The purpose of premarital counselling is to prepare couples for the changing dynamics of married life. While a partner's quirks may be cute and adorable during the courting days, it may become irritating as time goes by. Premarital counselling provides an ideal opportunity for a couple to explore their relationship dynamics and to explore areas of potential conflict or issues.

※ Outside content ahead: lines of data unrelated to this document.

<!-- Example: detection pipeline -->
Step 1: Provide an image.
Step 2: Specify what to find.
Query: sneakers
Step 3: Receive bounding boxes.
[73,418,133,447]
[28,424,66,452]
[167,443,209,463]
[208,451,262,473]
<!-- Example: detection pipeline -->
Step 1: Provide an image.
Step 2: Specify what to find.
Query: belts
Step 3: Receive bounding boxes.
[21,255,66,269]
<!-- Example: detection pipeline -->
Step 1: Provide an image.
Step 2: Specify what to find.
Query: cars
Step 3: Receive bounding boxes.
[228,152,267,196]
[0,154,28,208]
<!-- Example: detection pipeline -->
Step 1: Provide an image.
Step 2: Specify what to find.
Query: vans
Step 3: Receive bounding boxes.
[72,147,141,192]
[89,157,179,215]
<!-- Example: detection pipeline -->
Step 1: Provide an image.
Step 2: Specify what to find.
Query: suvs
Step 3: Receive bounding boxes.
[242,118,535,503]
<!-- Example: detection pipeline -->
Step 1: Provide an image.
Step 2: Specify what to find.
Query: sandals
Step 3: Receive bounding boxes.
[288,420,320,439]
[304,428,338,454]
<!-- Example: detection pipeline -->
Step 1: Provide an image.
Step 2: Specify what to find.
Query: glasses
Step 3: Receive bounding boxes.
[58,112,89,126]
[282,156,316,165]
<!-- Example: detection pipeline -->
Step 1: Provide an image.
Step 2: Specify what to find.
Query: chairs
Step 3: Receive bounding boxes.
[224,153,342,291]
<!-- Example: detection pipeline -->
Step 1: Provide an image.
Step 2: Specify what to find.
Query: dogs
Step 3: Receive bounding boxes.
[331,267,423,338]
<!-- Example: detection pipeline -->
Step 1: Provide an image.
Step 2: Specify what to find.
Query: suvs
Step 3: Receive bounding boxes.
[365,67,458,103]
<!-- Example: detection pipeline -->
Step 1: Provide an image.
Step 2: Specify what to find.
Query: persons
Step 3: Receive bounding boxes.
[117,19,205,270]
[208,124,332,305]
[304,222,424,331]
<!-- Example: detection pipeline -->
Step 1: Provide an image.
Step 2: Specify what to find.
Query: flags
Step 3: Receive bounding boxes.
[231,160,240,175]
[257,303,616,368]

It will help them to develop the essential communication skills they will need to negotiate conflict.
Premarital counselling will help a couple to resolve their differences in a way that empowers the individuals while strengthening their emotional connection. Therapists use a number of strategies to help develop healthy and strong relationships by laying a firm foundation for a solid relationship. Premarital counselling helps to build a thriving marriage on the foundation of two healthy, conscious partners.
If you are looking for a counsellor or psychologist who offers premarital counselling and couple's issues you may want to search the directory to find a professional whose approach will suit you best.
Psycho-Educational Groups, Adlerian Therapy
Psychoeducational Groups bring together different people who are experiencing similar issues, to share the therapeutic experience. Whether the therapy is for interpersonal relationships or shared issues, Psychoeducational Groups can help clients reach a variety of therapeutic outcomes.
During Psychoeducational Groups therapy, participants will discuss their issues with other parents who have similar issues. The group setting provides a supportive environment, and a sense of belonging.
Psychoeducational Groups provides participants with information and resources on specific topics. The groups are structured and provide specific modules or topics for discussion, with the intention to provide support for parents who are experiencing the same issues.
If you are looking for a therapist who offers Psycho-Educational Groups, please browse our list of practitioners below..
Adlerian Therapy is based on Alfred Adler’s theories and practice, also known as Individual Psychology. Encouragement is the root of Adlerian psychotherapy. It aims to help the client to become aware of his or her life plan and potential. Once the client is aware of this life plan, the therapist can offer a different perspective which can be adapted to a range of settings.
Adler saw a person's personality as a whole, instead of a result of different components. He also believed that people wanted to belong, and to feel that they are making a contribution to society. His therapies helped clients to develop the courage to accept imperfection in themselves.
Adlerian Therapy is a valuable tool, particularly for those people who work in professions that strive to educate and develop children, especially since Adler was very focussed on therapeutic education in his lifetime.
If you are looking for a therapist who offers Adlerian Therapy, have a look at the counsellors listed below.